Directive | Copy the entries below word for word, starting at the line that contains "Looking at the" and continuing through the last line of the entries, both ends included.

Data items
+ + + +

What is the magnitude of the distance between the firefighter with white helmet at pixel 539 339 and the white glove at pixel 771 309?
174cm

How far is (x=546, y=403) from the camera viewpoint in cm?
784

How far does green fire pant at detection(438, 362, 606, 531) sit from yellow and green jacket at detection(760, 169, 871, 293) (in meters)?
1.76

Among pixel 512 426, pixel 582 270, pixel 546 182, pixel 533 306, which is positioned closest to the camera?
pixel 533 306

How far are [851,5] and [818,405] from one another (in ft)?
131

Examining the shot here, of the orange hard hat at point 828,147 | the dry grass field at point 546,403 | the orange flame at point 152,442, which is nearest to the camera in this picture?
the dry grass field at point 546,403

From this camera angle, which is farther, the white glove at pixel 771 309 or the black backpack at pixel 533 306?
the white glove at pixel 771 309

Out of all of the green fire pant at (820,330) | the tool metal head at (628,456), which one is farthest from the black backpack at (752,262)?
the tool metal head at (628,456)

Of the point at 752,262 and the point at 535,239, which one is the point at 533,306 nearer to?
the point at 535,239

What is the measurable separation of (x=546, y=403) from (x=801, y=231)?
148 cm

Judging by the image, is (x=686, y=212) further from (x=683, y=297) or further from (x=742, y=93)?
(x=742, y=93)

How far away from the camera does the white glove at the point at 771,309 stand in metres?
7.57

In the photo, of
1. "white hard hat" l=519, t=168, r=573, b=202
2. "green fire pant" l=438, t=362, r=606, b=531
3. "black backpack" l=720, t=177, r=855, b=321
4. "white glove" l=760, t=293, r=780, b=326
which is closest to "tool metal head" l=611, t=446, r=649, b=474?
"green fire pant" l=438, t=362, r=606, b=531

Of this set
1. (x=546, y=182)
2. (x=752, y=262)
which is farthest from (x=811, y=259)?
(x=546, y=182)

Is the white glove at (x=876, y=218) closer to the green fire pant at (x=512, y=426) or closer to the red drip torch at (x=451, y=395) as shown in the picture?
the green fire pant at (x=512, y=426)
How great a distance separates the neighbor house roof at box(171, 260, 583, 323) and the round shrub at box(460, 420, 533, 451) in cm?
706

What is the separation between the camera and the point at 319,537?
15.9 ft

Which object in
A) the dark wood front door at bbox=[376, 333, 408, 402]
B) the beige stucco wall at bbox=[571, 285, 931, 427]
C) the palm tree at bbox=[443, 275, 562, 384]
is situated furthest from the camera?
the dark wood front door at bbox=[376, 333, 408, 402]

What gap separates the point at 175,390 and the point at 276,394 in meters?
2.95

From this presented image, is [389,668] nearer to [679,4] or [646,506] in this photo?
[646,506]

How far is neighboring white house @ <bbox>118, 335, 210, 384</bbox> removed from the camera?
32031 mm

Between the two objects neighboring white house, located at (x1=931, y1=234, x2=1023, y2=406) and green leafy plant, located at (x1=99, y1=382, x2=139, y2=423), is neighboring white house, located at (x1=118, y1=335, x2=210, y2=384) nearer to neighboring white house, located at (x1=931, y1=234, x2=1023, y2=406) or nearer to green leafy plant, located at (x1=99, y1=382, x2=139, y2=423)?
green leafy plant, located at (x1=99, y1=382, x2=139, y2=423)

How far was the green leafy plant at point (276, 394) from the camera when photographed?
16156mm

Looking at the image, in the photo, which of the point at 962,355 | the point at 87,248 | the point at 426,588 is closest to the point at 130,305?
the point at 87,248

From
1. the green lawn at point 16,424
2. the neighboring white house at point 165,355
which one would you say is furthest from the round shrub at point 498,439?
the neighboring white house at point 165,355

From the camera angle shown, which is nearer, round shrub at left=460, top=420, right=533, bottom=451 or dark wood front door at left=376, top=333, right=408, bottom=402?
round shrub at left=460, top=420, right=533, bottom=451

+ + + +

Written reply |
Looking at the image, in the photo, which of the point at 962,355 | the point at 87,248 | the point at 426,588 is closest to the point at 130,305?
the point at 87,248

From
1. the green lawn at point 16,424
2. the neighboring white house at point 165,355
which one would you say is furthest from the round shrub at point 498,439?
the neighboring white house at point 165,355

From the camera angle shown, which is nearer, round shrub at left=460, top=420, right=533, bottom=451 or dark wood front door at left=376, top=333, right=408, bottom=402?
round shrub at left=460, top=420, right=533, bottom=451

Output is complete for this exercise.